A atriz defende o papel social das Helenas, muitas vezes citadas como símbolos de uma vida fácil na bolha do Leblon, desconectada do resto do Brasil. Ela afirma que a personagem combateria o feminicídio em 2023. E que Manoel Carlos apenas usa o bairro como cenário de questões humanas maiores.
Para além dos passeios no Leblon, tramas secundárias ganharam destaques na obra de 2003 com assuntos importantes, como a de Raquel (Helena Ranaldi), que era agredida pelo marido Marcos (Dan Stulbach); o alcoolismo da professora Santana (Vera Holtz); o etarismo praticado por Dóris (Regiane Alves) e o ciúme excessivo de Heloísa (Giulia Gam).
“O Maneco parte desse microcosmo para falar do macro. É como o (poeta) Fernando Pessoa, com Rio da Minha Aldeia”, defende Christiane, convidada pessoalmente pelo autor para viver a personagem.
Jô Penteado (A Gata Comeu), Diná (A Viagem), Tereza Cristina (Fina Estampa) e Helena (Mulheres Apaixonadas) são quatro personagens que você eternizou na dramaturgia brasileira. Qual é o sentimento de um ator quando isso ocorre, já que não são todos que podem desfrutar desse mérito?
Essas personagens são verdadeiros presentes. Todas são mulheres muito bem contextualizadas em um panorama humano tão atemporal que atravessaram décadas dentro da teledramaturgia - é preciso lembrar que Jô e Diná são personagens ainda da TV Tupi (Torloni fez os dois remakes na TV Globo). Falo delas com muita honra e fico imaginando uma próxima que tenha a mesma potência dessas quatro.
Você se lembra de como recebeu o convite para viver Helena?
Eu estava escalada para fazer outra novela, a Beijo do Vampiro. Já tinha o figurino e a prótese dentária prontos. Mas a novela que iria estrear no horário das nove, do Gilberto Braga, foi cancelada, e Manoel Carlos assumiu o posto. Eu estava em cartaz com a peça Blue Room, em São Paulo, e recebi uma ligação para ir conversar com o Manoel em Nova York. O convite foi feito no Central Park, cheio de charme (risos).
O Manoel Carlos te pediu algo específico para a personagem?
O Manoel é da mesma geração dos meus pais (os atores Monah Delacy e Geraldo Matheus, fundadores do Teatro de Arena). Estiveram juntos na primeira turma da Escola de Arte Dramática (EAD -USP), no final dos anos 1940. O Maneco conviveu com os meus pais. Me viu crescer como pessoa e como atriz. Tanto que fiz Baila Comigo (1981), no papel de filha da primeira Helena, que foi a Lilian Lemmertz. Então, essa saga com a Helena começou 30 anos antes.

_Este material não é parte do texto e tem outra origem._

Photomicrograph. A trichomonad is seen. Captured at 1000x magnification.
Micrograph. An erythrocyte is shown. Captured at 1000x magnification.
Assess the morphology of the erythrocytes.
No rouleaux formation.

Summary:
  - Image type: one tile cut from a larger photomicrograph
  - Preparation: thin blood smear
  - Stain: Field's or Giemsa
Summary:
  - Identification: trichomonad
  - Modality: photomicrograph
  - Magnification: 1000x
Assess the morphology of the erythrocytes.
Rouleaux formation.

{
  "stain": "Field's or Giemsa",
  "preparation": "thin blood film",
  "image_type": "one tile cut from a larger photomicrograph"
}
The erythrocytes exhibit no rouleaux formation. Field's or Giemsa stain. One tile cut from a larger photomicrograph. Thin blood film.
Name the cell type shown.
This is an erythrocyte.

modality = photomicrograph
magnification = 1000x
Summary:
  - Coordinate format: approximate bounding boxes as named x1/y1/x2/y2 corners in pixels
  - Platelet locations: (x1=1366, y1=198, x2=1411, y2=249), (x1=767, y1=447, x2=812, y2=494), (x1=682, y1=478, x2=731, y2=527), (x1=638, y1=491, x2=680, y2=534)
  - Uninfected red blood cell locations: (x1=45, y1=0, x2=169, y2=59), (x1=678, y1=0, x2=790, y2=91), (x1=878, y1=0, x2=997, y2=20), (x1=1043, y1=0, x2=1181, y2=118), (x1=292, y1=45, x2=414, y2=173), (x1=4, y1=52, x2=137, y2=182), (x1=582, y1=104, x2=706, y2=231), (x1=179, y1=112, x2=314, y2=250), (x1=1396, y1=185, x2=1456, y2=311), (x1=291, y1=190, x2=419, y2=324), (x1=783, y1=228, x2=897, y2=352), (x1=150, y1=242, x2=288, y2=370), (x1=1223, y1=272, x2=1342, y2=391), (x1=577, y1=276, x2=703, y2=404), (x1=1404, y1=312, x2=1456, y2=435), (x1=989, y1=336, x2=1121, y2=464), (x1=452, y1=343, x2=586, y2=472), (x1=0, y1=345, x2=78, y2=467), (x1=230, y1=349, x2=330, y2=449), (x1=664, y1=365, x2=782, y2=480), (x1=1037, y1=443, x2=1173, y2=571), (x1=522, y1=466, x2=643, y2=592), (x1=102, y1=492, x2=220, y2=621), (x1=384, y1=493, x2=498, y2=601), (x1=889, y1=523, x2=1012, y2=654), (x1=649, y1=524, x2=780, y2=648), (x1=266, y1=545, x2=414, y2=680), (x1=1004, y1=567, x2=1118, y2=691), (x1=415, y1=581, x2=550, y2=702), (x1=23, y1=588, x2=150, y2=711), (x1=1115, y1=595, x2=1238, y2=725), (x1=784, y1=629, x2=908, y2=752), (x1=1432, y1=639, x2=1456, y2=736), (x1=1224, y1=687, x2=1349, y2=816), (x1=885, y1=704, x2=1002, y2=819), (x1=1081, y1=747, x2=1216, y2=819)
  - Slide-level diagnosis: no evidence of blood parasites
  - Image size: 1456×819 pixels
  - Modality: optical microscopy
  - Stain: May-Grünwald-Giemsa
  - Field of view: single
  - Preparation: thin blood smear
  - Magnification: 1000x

O que Maneco me disse, no momento do convite, é que eu estava pronta para viver Helena, por tudo o que tinha ocorrido na minha vida nessas três décadas. Eu estava pronta para fazer a personagem Helena, com todas as contradições que ela carregava. Uma mulher íntegra e brasileira. Porque, em Mulheres Apaixonadas, Helena era uma educadora, uma professora de história. Nessa novela, o Maneco abraçou a causa da educação. Isso é muito bonito.
Naquela altura, já havia as Helenas da Lílian, da Maitê Proença, da Regina Duarte e da Vera Fischer. O que você foi buscar para a sua Helena?
Ela tinha uma desobediência social. Era uma professora. Do ponto de vista feminino, não era uma mulher exuberante. Não é a Tereza Cristina, por exemplo. O mais delicado nessa personagem foi criar uma temperatura de uma mulher apaixonada, sem ser uma mulher exuberante. Ela era absolutamente comum.
O Manoel tem uma identidade muito forte em suas tramas . É um microcosmo baseado na zona sul carioca, no bairro do Leblon. Às vezes, ele é criticado justamente por estar nesse cenário restrito, fora da grande realidade brasileira...
Ele parte desse microcosmo para falar do macro. É como o (poeta) Fernando Pessoa, com Rio da Minha Aldeia. O Maneco parte de sua aldeia para ir para o mar, encontrar os peixes, falar de grandes temas. Há outras novelas que não pegam e as deles sempre pegam. Por que? Justamente porque ele passa por essa humanidade, pelas dúvidas que são comuns a todos. Não é inteligência artificial. Nunca será a proposta dele. É uma inteligência totalmente natural, humana e orgânica. O primeiro capítulo de Mulheres Apaixonadas é espetacular. O Maneco não tem escrúpulos para falar do ciúme, da possessão, etarismo e outros tantos temas.
Você gosta de rever as novelas que fez?
Gosto! Em Mulheres Apaixonadas tem uma cena espetacular. A Helena conta para a Lorena (Susana Vieira) que teve um pesadelo horrível. Que no sonho ela estava chegando na sala de aula e da porta viu um professor muito mal encarado atrás da mesa, com uma arma na mão. Ele dizia aos alunos que eles não precisavam de livros, que a inteligência seria medida pelas armas. Vinte anos atrás! Um texto visionário do Maneco!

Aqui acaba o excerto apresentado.